I just watched all episodes of Series 1, 2 and 3 on Acorn TV in the USA. While this series is billed there as a comedy, I thought it to be more of a drama despite the occasional interruptions of humor. I got the feeling that it was a bit of a British soap opera for all of the cliff-hanger endings. Nonetheless, I really enjoyed the series. I thought the acting of the main characters was excellent and the chemistry between them seemed real. The direction was superb. The careers and history of the main characters is something I have not seen in American TV or movies. but I watch very little of that commercial driven drivel. It hooked me after the second episode and I am glad that I spent the time to see it all.

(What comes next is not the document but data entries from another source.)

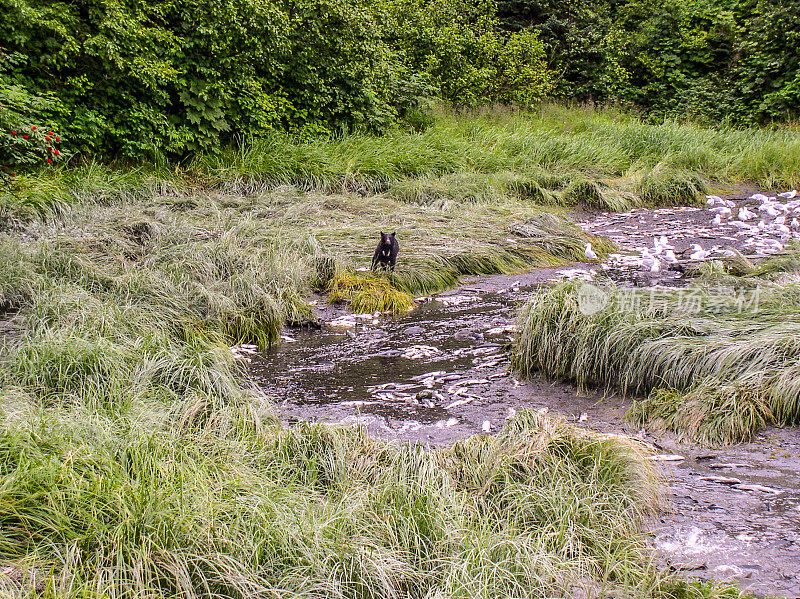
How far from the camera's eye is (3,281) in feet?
18.1

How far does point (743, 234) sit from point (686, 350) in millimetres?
6074

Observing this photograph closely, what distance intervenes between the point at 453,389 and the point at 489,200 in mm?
6235

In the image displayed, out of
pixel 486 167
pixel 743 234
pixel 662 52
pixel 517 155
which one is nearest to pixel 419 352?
pixel 743 234

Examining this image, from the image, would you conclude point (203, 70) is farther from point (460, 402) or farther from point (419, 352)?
point (460, 402)

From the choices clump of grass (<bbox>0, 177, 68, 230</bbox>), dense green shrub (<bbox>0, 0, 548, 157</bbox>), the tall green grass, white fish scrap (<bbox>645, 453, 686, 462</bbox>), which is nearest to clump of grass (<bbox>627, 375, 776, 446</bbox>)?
white fish scrap (<bbox>645, 453, 686, 462</bbox>)

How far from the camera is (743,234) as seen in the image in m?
9.27

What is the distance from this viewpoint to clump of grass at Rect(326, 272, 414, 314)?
638 centimetres

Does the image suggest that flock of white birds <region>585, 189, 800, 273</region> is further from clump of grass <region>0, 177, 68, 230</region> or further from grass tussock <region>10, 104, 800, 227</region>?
clump of grass <region>0, 177, 68, 230</region>

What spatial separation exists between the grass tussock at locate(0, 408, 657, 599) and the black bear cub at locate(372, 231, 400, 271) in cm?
380

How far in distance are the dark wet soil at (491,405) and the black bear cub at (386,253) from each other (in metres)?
0.63

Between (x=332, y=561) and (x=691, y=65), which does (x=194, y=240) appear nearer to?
(x=332, y=561)

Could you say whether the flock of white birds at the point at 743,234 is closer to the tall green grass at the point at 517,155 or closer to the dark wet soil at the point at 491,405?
the dark wet soil at the point at 491,405

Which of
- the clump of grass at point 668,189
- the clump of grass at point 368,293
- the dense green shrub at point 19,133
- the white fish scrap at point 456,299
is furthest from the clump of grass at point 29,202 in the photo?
the clump of grass at point 668,189

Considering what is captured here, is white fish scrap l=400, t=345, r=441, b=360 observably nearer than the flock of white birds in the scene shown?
Yes
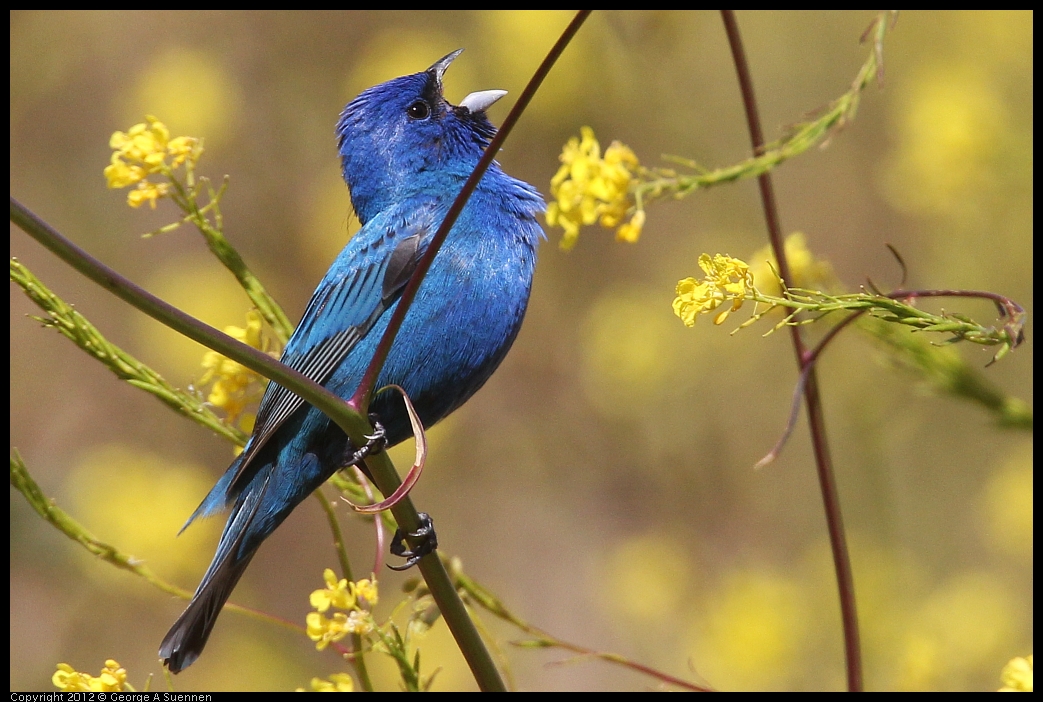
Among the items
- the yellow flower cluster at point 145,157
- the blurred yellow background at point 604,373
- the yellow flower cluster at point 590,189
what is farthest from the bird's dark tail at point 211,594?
the blurred yellow background at point 604,373

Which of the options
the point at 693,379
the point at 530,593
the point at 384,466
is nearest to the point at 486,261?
the point at 384,466

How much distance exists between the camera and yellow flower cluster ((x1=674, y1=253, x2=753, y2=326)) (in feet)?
5.05

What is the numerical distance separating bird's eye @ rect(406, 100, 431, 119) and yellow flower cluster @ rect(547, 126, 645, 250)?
160cm

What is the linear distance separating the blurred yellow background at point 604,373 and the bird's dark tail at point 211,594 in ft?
5.07

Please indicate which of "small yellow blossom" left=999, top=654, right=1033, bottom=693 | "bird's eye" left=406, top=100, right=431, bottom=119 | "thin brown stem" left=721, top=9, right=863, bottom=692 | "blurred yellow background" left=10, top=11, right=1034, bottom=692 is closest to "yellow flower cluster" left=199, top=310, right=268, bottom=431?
"thin brown stem" left=721, top=9, right=863, bottom=692

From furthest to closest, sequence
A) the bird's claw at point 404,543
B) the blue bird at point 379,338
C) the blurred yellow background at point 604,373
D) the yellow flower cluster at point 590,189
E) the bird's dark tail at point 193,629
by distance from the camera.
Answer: the blurred yellow background at point 604,373, the blue bird at point 379,338, the bird's dark tail at point 193,629, the bird's claw at point 404,543, the yellow flower cluster at point 590,189

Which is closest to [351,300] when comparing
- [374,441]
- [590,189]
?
[374,441]

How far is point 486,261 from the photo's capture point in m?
2.71

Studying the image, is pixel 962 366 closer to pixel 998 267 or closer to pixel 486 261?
pixel 486 261

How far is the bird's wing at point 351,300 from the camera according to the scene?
2.80 m

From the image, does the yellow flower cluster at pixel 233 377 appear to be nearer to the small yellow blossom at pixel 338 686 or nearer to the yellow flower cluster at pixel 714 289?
the small yellow blossom at pixel 338 686

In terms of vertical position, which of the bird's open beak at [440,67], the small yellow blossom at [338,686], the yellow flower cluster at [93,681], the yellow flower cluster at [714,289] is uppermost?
the bird's open beak at [440,67]

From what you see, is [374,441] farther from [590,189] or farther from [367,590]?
[590,189]

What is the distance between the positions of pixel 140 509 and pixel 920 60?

Don't get me wrong; I love Martin Clunes! He is a phenomenal actor and
I wouldn't pass up watching anything he has done. However, this program
drips with too much grief. I was spoiled on the Doc Martin series and
was hoping that this one would be just as good; it isn't. For one
thing, William seems to always be a victim of circumstances. The
supporting characters seem to "attack" him in an indirect way; there's
Kate, his daughter, who appears to buck him at every turn. Her tryst
with a married man and her fear of being pregnant is just one example
of the ever-increasing weight of worry that piles up on William. The
ever ubiquitous Ruben who increasingly becomes a bigger pest (and an
irritant) every time he turns up, Mary's two sons, one of which gets
knifed and sent to the hospital, Mary's mother, who has cancer. These
incidents and more are just too much drama for one man to withstand.
At least Doc Martin has a great blend of good humor with some drama and I'll admit that I expected about the same with this series. Such is not the case. William and Mary has very little humor and too much drama. It, at times, is too overwhelming.